My grandmother lost the use of her eyes when she was in her early seventies. She wasn’t blind, but neither could she focus on close work, and for her last ten years could no longer read, which for her was about the same as being blind. When I was a teenager, she told me, “Don’t waste your time reading anything that isn’t important.” I have taken this advice seriously, and don’t read trashy novels. Assuming my eyes have a limited life-time quantity of reading in them, I save my eyes for the good stuff. Middlemarch, Sebald, People Magazine.


Jesus warned his disciples that maneuvering a camel through the eye of a needle will be exceedingly difficult—about as hard as it will be for a rich man to enter heaven. Heaven’s net may be wide, but its gate is pretty damn small.

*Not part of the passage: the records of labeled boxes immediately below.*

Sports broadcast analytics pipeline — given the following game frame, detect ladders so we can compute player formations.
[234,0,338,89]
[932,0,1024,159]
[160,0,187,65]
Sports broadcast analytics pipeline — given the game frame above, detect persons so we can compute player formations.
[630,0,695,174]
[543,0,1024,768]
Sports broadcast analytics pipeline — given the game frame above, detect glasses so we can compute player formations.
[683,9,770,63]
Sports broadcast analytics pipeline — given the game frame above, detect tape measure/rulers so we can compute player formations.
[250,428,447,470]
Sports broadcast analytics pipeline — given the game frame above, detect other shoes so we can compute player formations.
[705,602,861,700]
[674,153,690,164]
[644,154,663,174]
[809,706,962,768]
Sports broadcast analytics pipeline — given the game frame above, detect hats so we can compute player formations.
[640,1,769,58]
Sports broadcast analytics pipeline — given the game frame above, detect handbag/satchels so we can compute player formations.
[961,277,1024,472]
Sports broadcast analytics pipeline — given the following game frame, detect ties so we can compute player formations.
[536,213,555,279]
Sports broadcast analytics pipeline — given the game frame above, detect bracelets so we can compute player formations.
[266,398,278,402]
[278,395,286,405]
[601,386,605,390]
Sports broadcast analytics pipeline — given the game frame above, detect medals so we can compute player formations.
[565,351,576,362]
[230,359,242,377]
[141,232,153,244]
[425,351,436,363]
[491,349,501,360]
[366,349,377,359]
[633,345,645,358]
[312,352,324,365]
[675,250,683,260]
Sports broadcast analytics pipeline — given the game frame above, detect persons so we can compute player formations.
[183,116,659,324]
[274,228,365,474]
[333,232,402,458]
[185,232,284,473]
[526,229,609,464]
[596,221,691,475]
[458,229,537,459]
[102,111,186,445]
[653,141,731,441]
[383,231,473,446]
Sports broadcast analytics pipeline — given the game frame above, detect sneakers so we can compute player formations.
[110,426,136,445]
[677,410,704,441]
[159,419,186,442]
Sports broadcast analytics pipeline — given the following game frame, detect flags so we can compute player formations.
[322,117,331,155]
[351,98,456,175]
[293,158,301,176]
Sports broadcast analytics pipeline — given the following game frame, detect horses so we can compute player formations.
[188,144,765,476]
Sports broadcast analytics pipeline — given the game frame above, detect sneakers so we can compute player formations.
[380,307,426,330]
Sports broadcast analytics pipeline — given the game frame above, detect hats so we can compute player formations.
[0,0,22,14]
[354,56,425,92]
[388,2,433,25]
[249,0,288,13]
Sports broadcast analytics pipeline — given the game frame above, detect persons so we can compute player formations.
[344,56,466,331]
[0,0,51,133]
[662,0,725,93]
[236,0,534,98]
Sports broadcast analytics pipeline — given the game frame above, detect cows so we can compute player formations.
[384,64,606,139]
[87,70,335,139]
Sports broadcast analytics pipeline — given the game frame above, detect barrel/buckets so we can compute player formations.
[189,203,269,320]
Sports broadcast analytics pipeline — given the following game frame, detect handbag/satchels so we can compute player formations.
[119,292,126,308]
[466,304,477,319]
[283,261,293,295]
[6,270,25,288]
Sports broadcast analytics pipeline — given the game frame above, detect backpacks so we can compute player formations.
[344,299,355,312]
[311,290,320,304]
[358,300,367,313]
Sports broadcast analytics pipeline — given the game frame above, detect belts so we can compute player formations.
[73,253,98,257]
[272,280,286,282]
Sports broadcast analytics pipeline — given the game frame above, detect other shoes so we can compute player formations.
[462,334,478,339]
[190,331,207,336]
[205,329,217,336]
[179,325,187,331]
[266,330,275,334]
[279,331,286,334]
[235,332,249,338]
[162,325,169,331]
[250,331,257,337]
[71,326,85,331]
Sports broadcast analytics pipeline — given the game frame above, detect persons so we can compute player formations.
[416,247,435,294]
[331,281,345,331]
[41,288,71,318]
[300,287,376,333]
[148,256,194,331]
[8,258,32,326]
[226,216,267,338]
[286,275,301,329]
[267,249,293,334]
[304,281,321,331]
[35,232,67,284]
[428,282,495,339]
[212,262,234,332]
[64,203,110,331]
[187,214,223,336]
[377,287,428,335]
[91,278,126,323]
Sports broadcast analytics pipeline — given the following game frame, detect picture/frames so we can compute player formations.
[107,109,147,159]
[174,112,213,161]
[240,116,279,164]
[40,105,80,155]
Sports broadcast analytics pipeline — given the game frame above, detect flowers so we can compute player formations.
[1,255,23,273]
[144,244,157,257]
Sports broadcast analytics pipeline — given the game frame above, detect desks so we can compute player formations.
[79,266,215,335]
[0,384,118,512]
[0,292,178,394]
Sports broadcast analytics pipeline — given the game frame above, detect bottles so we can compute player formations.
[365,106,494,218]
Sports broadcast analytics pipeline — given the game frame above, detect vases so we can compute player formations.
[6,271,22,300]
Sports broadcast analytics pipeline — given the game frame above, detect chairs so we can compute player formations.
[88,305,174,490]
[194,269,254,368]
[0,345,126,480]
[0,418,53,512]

The lesson taught in many Sunday schools around the country (though I never learned this myself), is that there is a gate in Jerusalem called “the eye of the needle.” This gate was built small, so that a man riding on a camel would have to dismount, unload his camel, and persuade the animal to crawl through on its knees. Apparently camels don’t mind walking on their knees. For a rich man, this gate presented an annoying obstacle, because he would have a great many things to unload from his camel before passing through to the holy city.

Biblical scholars who fret over Matthew 19:24 believe there may have been a misprint when the Aramaic was translated to Greek. The Greek word

kamelos, meaning rope or cable, could easily have been confused with kamilos, meaning camel. A mere slip of the writing instrument could have led to our present confusion, as could a scribe’s loss of up-close visual acuity. My grandmother could have made such a mistake, as could I.